### Stated task A
Return the span of the photo contest thread that begins at the words "# It was'nt" and stops after "this wee monster,lol.", copied word for word.
### Stated task B
Carry the photo contest thread forward from the point where it stops.

# It was'nt me



## Samson#1 (Mar 11, 2020)

I'm not sure how to enter this photo into the March competition. I came home from work today to find this for the very 1st time since I got Samson on 24th January so I was quite surprised. I guess there's a lot more trouble to expect from this wee monster,lol.


----------



## CAROLINA MOM (May 12, 2009)

The entry deadline for the March Photo Contest was Sunday, 3/22.

You can cast your Votes for your favorites in this thread-










March Voting Poll


It's time to vote! Choose all your favorite pics from our members entries in this month's photo contest, “I Didn't Do It”. It's Multiple Choice so vote for every photo that you like. First select all the photos you like, then click 'Vote Now'. This poll will close on Sunday, March 29th A...

### Available data
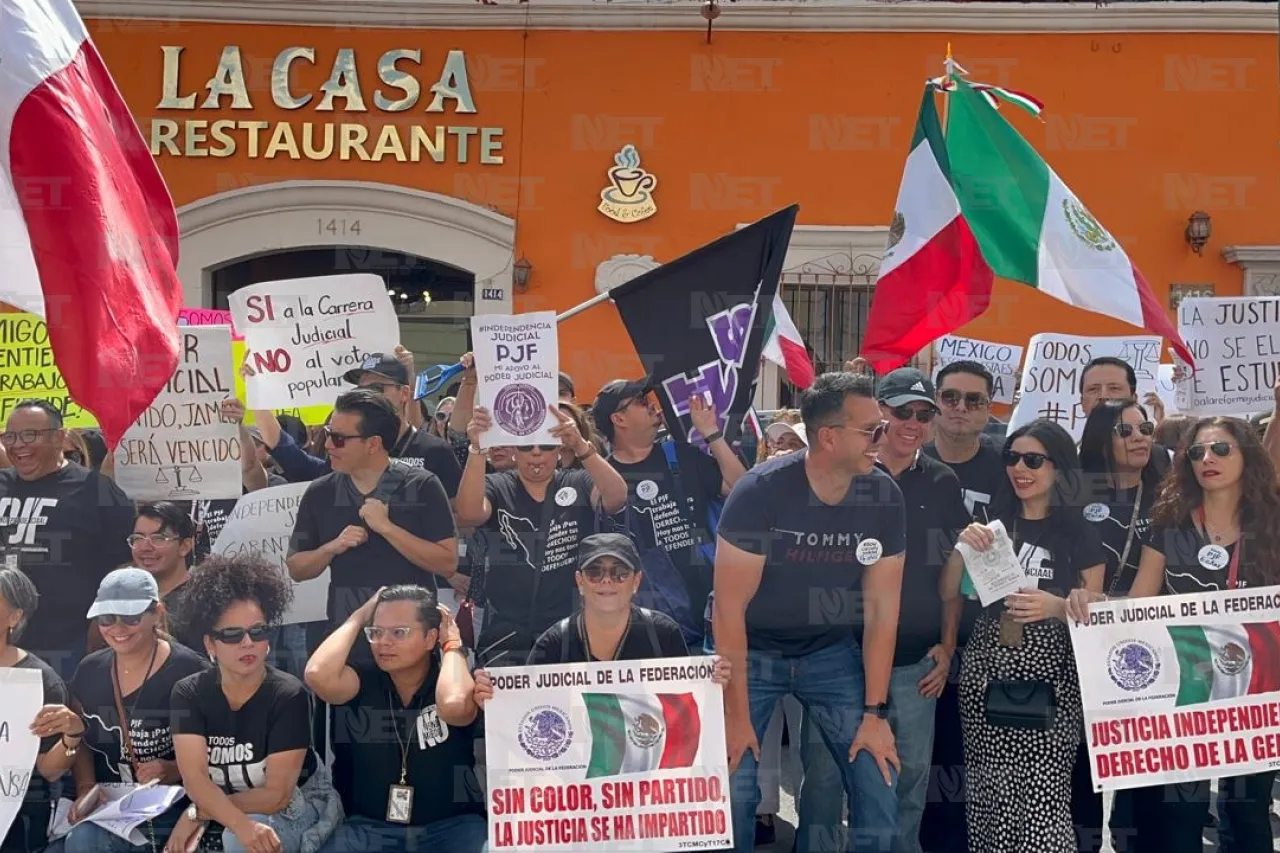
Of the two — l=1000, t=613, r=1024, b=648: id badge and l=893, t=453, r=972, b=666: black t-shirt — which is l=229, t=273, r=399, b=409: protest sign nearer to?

### Exercise answer A
# It was'nt me



## Samson#1 (Mar 11, 2020)

I'm not sure how to enter this photo into the March competition. I came home from work today to find this for the very 1st time since I got Samson on 24th January so I was quite surprised. I guess there's a lot more trouble to expect from this wee monster,lol.

### Exercise answer B
www.goldenretrieverforum.com


----------



## Ivyacres (Jun 3, 2011)

Goodness that's a cute pic. If the contest was still open then you would simply open the thread and post your picture into it. Right now members are voting for their favorite I Didn't Do It photo. The winner will choose the theme for April so keep your eyes open for that thread and please be sure to vote for your favs.


----------



## eeerrrmmm1 (Apr 15, 2018)

I think you would've won if the pic had made it in on time. Although, he honestly doesn't even look sorry.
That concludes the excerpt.